Auch der zweite Band der Gesamtausgabe von Simon du Fleuve zeigt, was für eine außergewöhnliche Serie Claude Auclair Anfang der 70er-Jahre startete. Noch heute verwundert, dass das eher konservativ ausgerichtete belgische Jugend-Magazin Tintin neben Fortsetzungen von Abenteuer-Reihen wie Rick Master, Michel Vaillant oder Dan Cooper eine auch heute noch glaubhafte Dystopie veröffentlichte.

Auclair: Simon vom Fluss

Der Band startet mit dem dritten Simon-Abenteuer In den Sümpfen, das 1975 nicht in der französischen Ausgabe von Tintin veröffentlicht wurde. Grund hierfür kann eigentlich nur die sich eher an erwachsenes Publikum richtende Story sein. Diese erzählt nicht nur von Monstern und Mutanten, die Auclair angemessen gruselig darstellt, sondern ist zugleich auch eine Dreiecksgeschichte, in der sich sowohl eine alleinerziehende Einsiedler-Mutter als auch deren Tochter für Simon interessieren.
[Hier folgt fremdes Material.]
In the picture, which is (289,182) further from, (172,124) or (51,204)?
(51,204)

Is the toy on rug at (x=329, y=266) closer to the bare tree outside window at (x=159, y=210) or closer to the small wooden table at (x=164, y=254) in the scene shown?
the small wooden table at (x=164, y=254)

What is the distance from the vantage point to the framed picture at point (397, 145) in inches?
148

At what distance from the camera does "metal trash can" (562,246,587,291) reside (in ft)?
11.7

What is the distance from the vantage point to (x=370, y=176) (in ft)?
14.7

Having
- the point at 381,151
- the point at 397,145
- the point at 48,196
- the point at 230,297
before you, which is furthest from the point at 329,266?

In diesem Sinne geht es im Album Die Pilger weiter, denn hier entlarvt Simon nicht nur einige Betrüger die mittels Hightech religiöse Erscheinungen vortäuschen, sondern er findet auch eine Gefährtin. Sein Verhältnis zu Emeline entwickelt sich erfreulich unkeusch, ist aber auch von Romantik erfüllt. Erstaunlich unkitschig zeigt Auclair am Anfand des Albums Zentrum 3 wie Emeline und Simon gemeinsam glücklich in ihr Lagerfeuer blicken, bevor sie danach mit dem Chaos in den Ruinen von Paris konfrontiert werden.

Für die Simon-Gesamtausgabe von Cross Cult spricht auch, dass wieder ein Dossier von Patrick Gaumer enthalten ist. Auf 44 reich illustrierten Seiten bietet dieser wieder einen sehr lebendigen Einblick in die frankobelgische Comic-Landschaft der 70er-Jahre. Höhepunkt ist Auclairs 1977 für das Science-Fiction-Magazin Univers gestaltete Shortstory Touisme. Diese besteht aus sechs ganzseitigen Illustrationen, zeigt wie ein Pärchen durch ein zerstörtes Paris wandert und hätte auch eine Sequenz aus Simon vom Fluss sein können.

Illustration aus Tourisme
Illustration aus Tourisme

Es darf sich schon auf den dritten Band dieser beeindruckend präsentierten Gesamtausgabe gefreut werden.